Robert Kirkman is the new King of the Zombie genre. I could care less if it angers the hardcore legions who cling to the flag planted by George A Romero over thirty years ago. In no way does that diminish Romero or his importance any more than the Beatles to Elvis or Lady Gaga to Madonna. I am simply stating that the crown and scepter have been passed.

I’ve been accused of having a “man-crush” on Kirkman. Don’t care. From the moment I cracked open The Walking Dead, I felt I was seeing something special. It was a feeling that hasn’t been replicated since that chilly September afternoon in 1979 when I walked into Tanasbourne Mall and took my aisle seat for a double feature (back when theaters showed two movies together). The headliner was actually Beyond the Door, followed by Dawn of the Dead.
For those of you who wait for the comic book run to finish and get compiled into a single volume graphic novel (like me), I will be reviewing all of the Kirkman series. That said, let’s start with Volume One: Days Gone Bye.

The story begins very reminiscent of 28 Days Later. Our central protagonist, Rick Grimes, is a policeman shot in the line of duty. He wakes up in the hospital to a world quite different from before. After finding his wife and son gone, he heads to Atlanta thinking that they might’ve gone to the city on government advice and that is where his wife’s family live.
Things only get worse for Rick as he discovers that the zombie problem is far beyond epidemic stage. Shortly after reaching Atlanta, he meets up with a band of survivors camped outside of town. It just so happens that his partner, wife, and son are in this group.

The rest of the story serves as a well-crafted introduction to the cast of characters. There are some distinct personalities in the group and some nicely placed underlying tension. Enough cannot be said about Charlie Adlard, and Cliff Rathburn’s artwork. He renders an assortment of facial expressions that truly help to convey a range of emotions from smoldering jealousy to snarky disapproval. You really get a vibe from the group as well as the individuals.

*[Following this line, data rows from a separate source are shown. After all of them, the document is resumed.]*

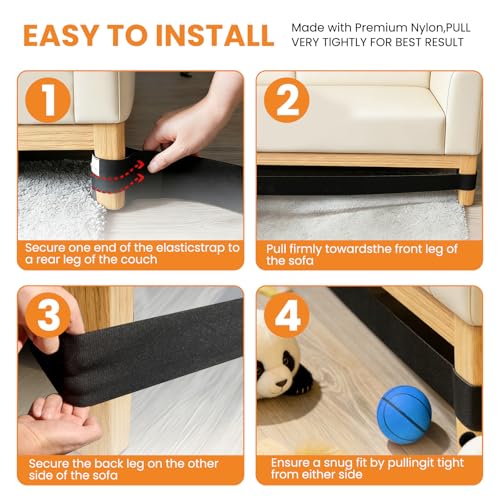 EASY TO INSTALL

Made with Premium Nylon,PULL VERY TIGHTLY FOR BEST RESULT

1

Secure one end of the elasticstrap to a rear leg of the couch

2

Pull firmly towardsthe front leg of the sofa

3

Secure the back leg on the other side of the sofa

4

Ensure a snug fit by pullingit tight from either side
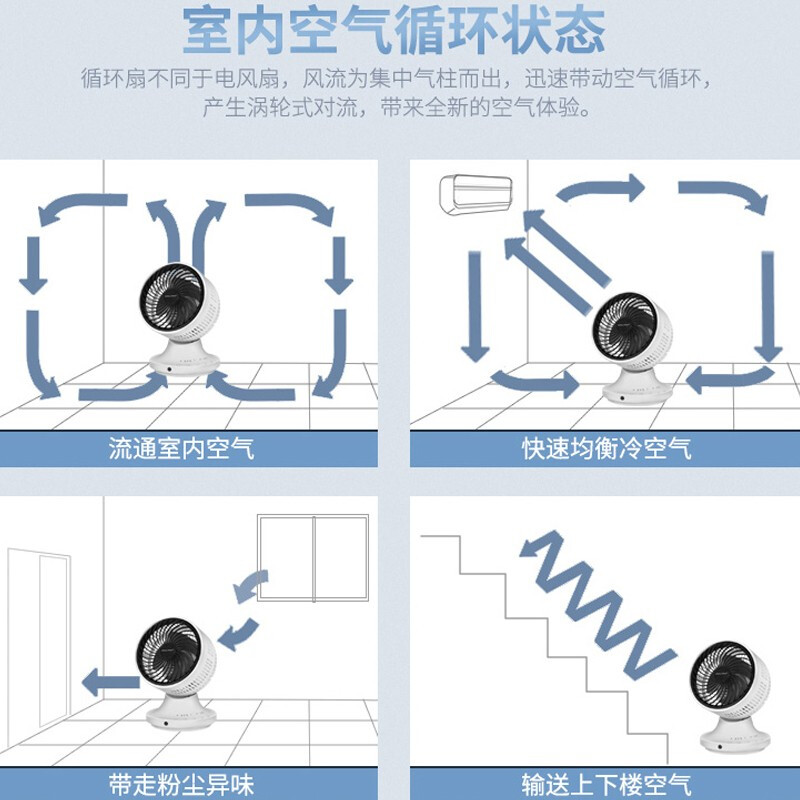 室内空气循环状态

循环扇不同于电风扇，风流为集中气柱而出，迅速带动空气循环，产生涡轮式对流，带来全新的空气体验。

流通室内空气

快速均衡冷空气

带走粉尘异味

输送上下楼空气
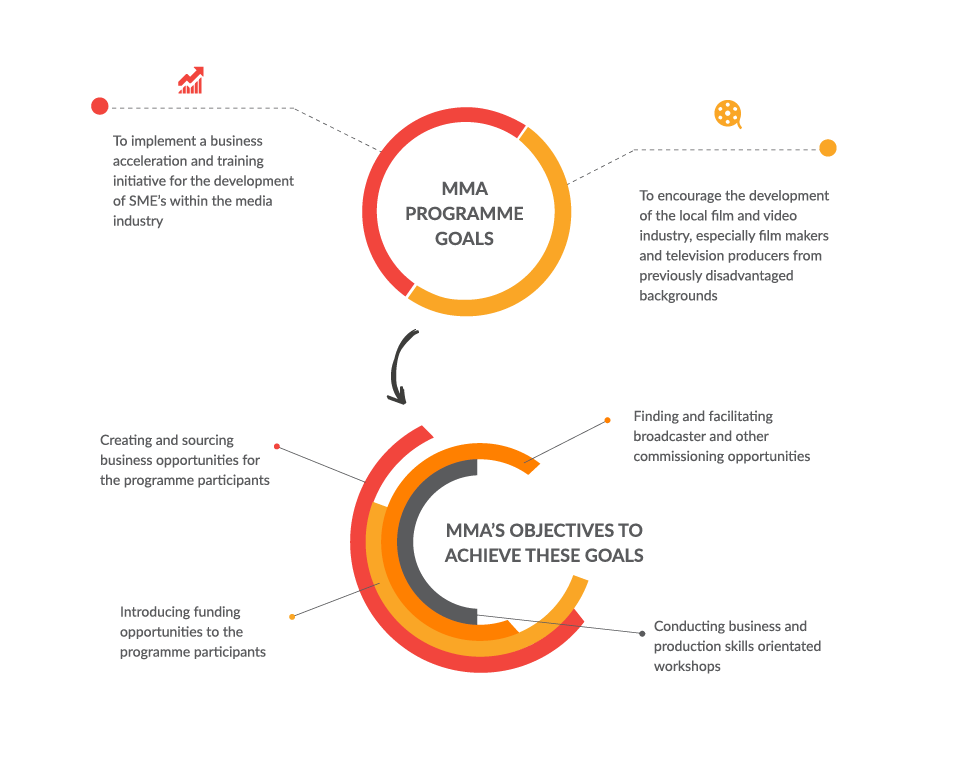 To implement a business acceleration and training initiative for the development of SME's within the media industry

MMA PROGRAMME GOALS

To encourage the development of the local film and video industry, especially film makers and television producers from previously disadvantaged backgrounds

Creating and sourcing business opportunities for the programme participants

Finding and facilitating broadcaster and other commissioning opportunities

MMA'S OBJECTIVES TO ACHIEVE THESE GOALS

Introducing funding opportunities to the programme participants

Conducting business and production skills orientated workshops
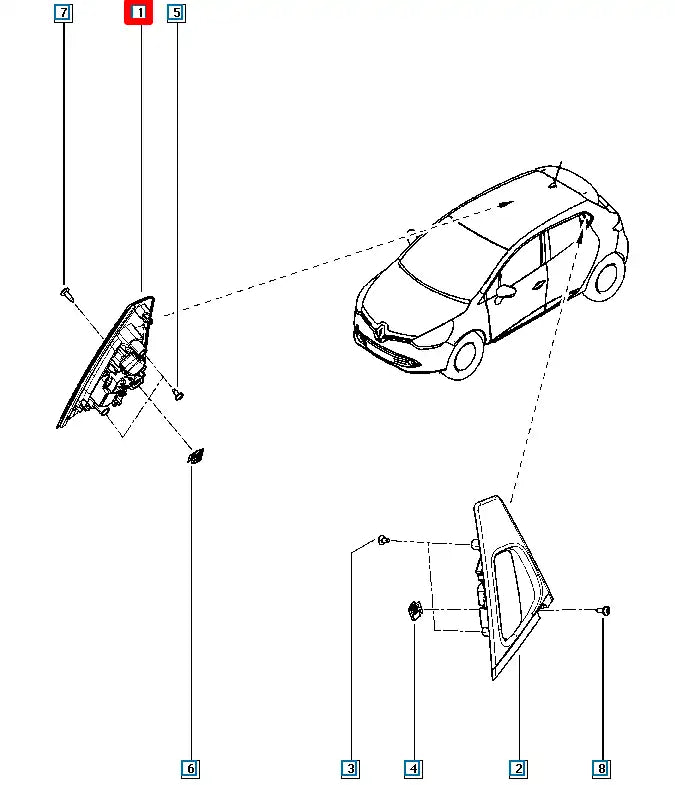 7
1
5
6
3
4
2
8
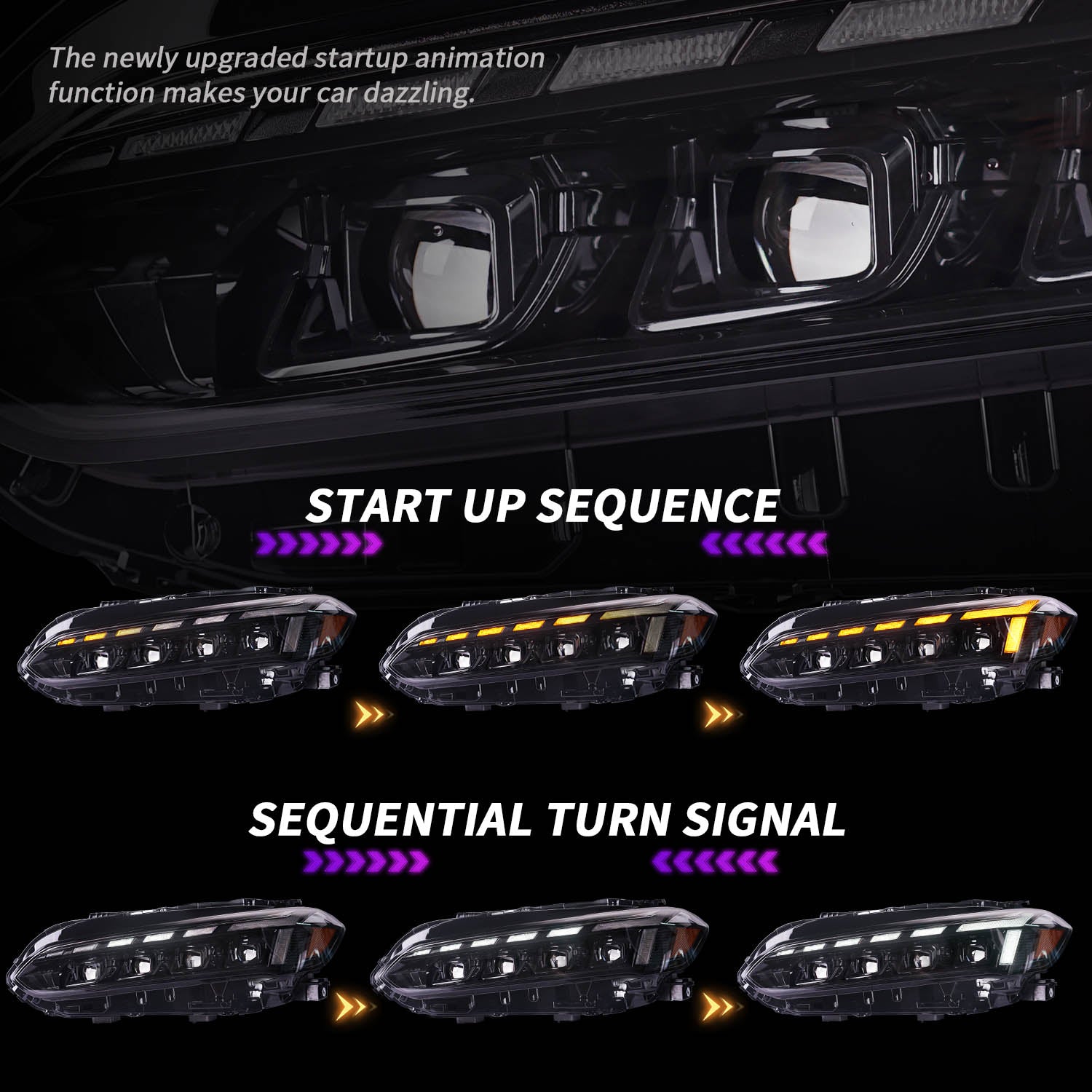 The newly upgraded startup animation function makes your car dazzling.

START UP SEQUENCE

SEQUENTIAL TURN SIGNAL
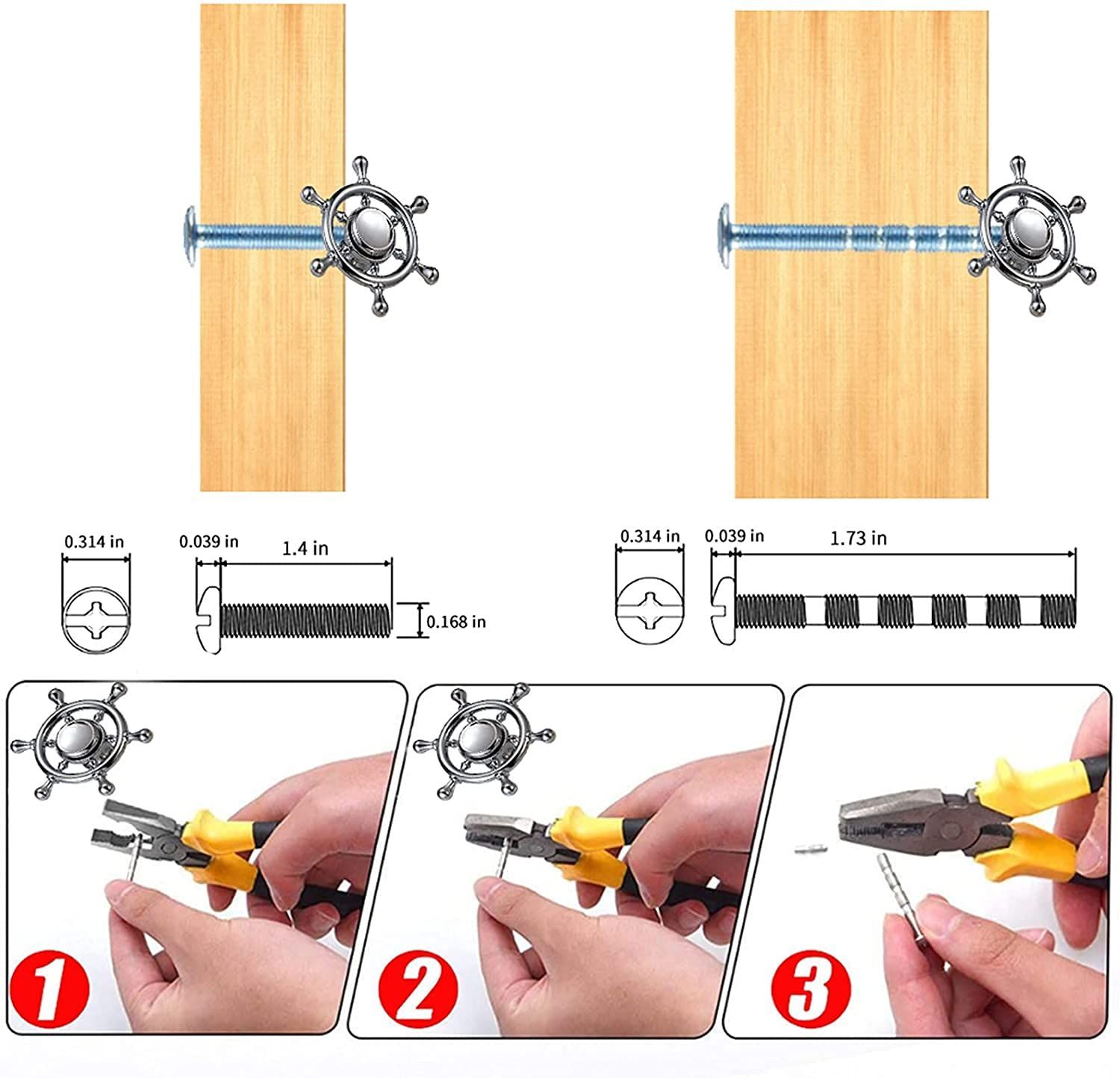 0.314 in

0.039 in

1.4 in

0.168 in

0.314 in

0.039 in

1.73 in

1

2

3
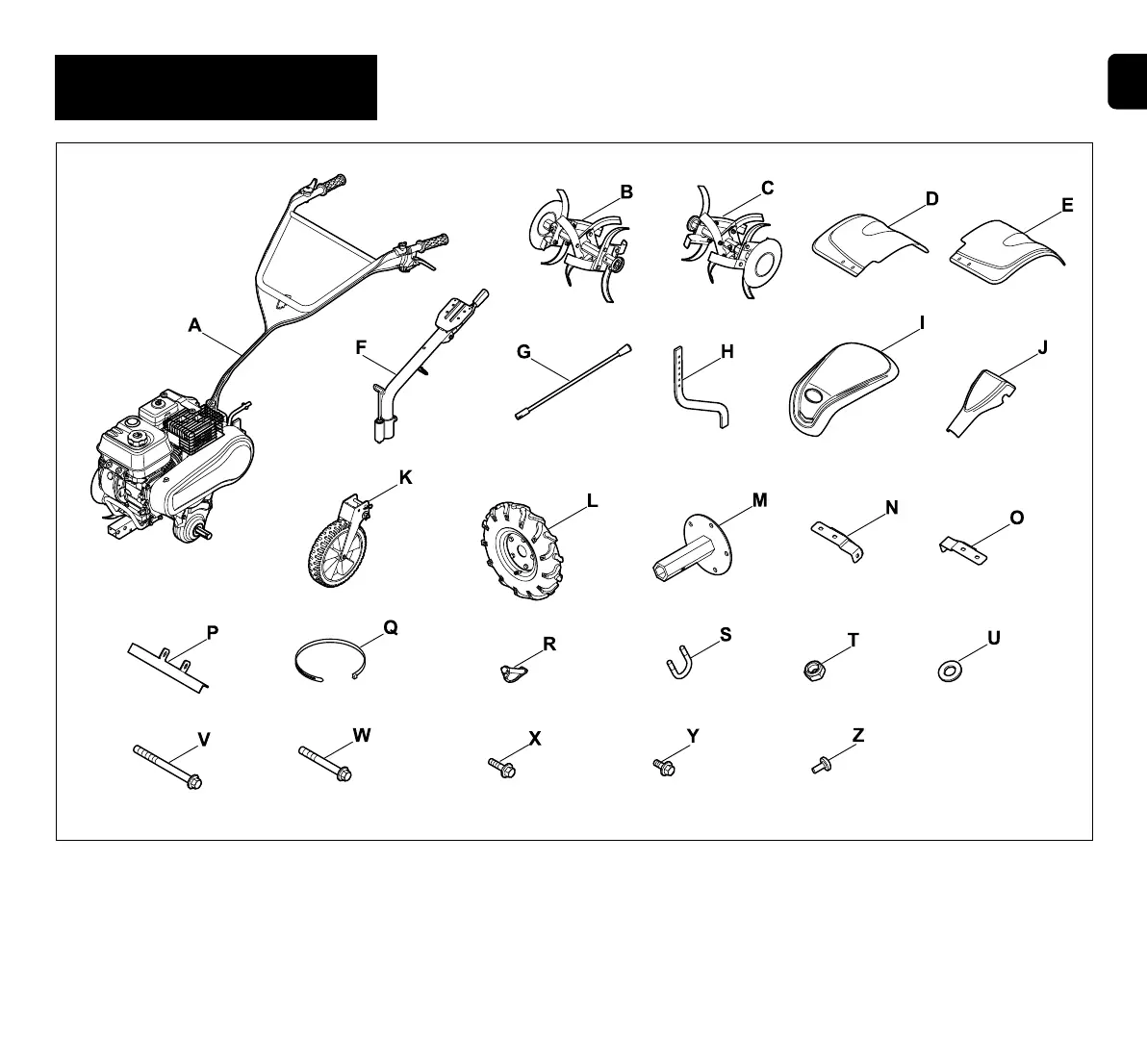 A

B

C

D

E

F

G

H

I

J

K

L

M

N

O

P

Q

R

S

T

U

V

W

X

Y

Z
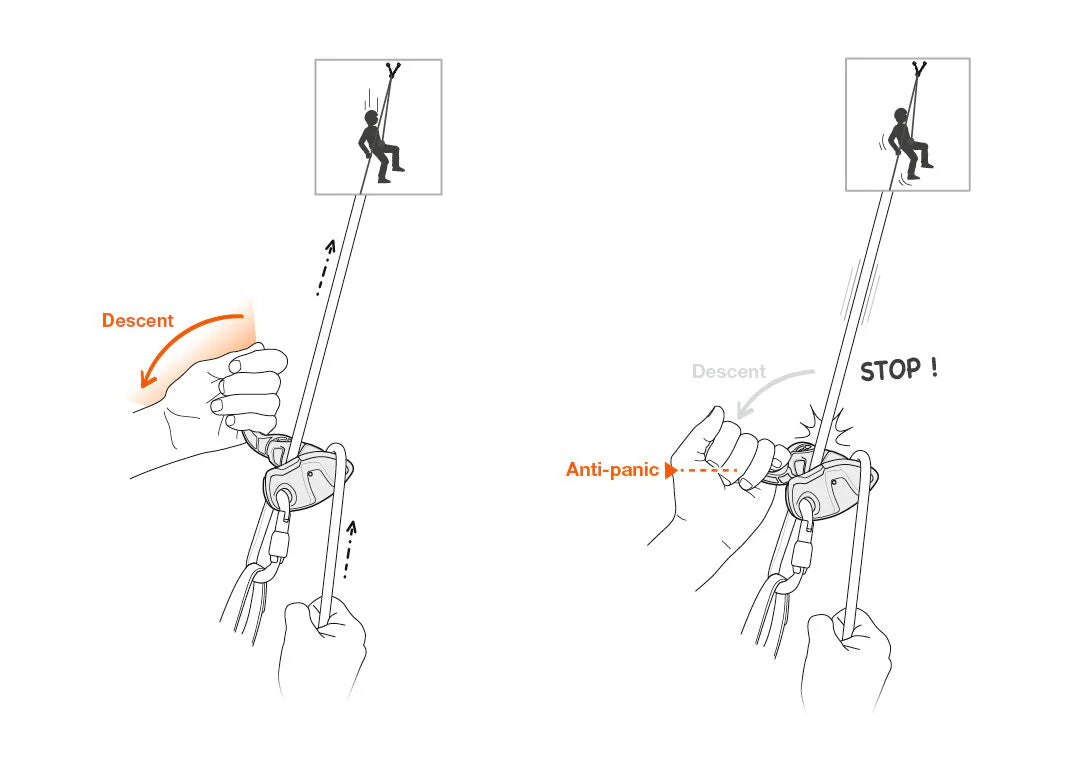 Descent

Descent

STOP !

Anti-panic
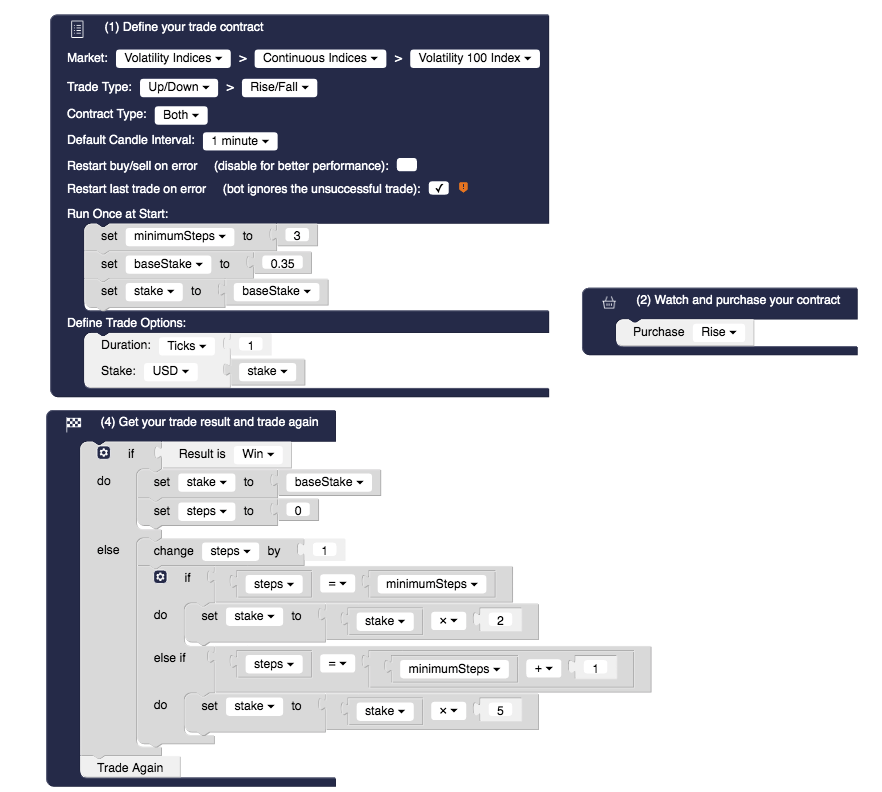 (1) Define your trade contract

Market: Volatility Indices > Continuous Indices > Volatility 100 Index

Trade Type: Up/Down > Rise/Fall

Contract Type: Both

Default Candle Interval: 1 minute

Restart buy/sell on error (disable for better performance):

Restart last trade on error (bot ignores the unsuccessful trade): ✓

Run Once at Start:

set minimumSteps to 3

set baseStake to 0.35

set stake to baseStake

Define Trade Options:

Duration: Ticks 1

Stake: USD stake

(2) Watch and purchase your contract

Purchase Rise

(4) Get your trade result and trade again

if Result is Win

do set stake to baseStake

set steps to 0

else change steps by 1

if steps = minimumSteps

do set stake to stake × 2

else if steps = minimumSteps + 1

do set stake to stake × 5

Trade Again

Episode 1 leaves the reader in shock. The conclusion is so startling and, when you take the time to ponder it, viscerally upsetting. By the last page, it is clear that you, the reader, are witnessing something special. Day’s Gone Bye is a wonderful gateway in a world that Robert Kirkman has masterfully crafted. He does not earn the title King from one entry, but since this is a series of reviews, I will act as spoiler only in saying that by the time I reach episode 5, I’d made up my mind. All hail the new King of Zombie horror.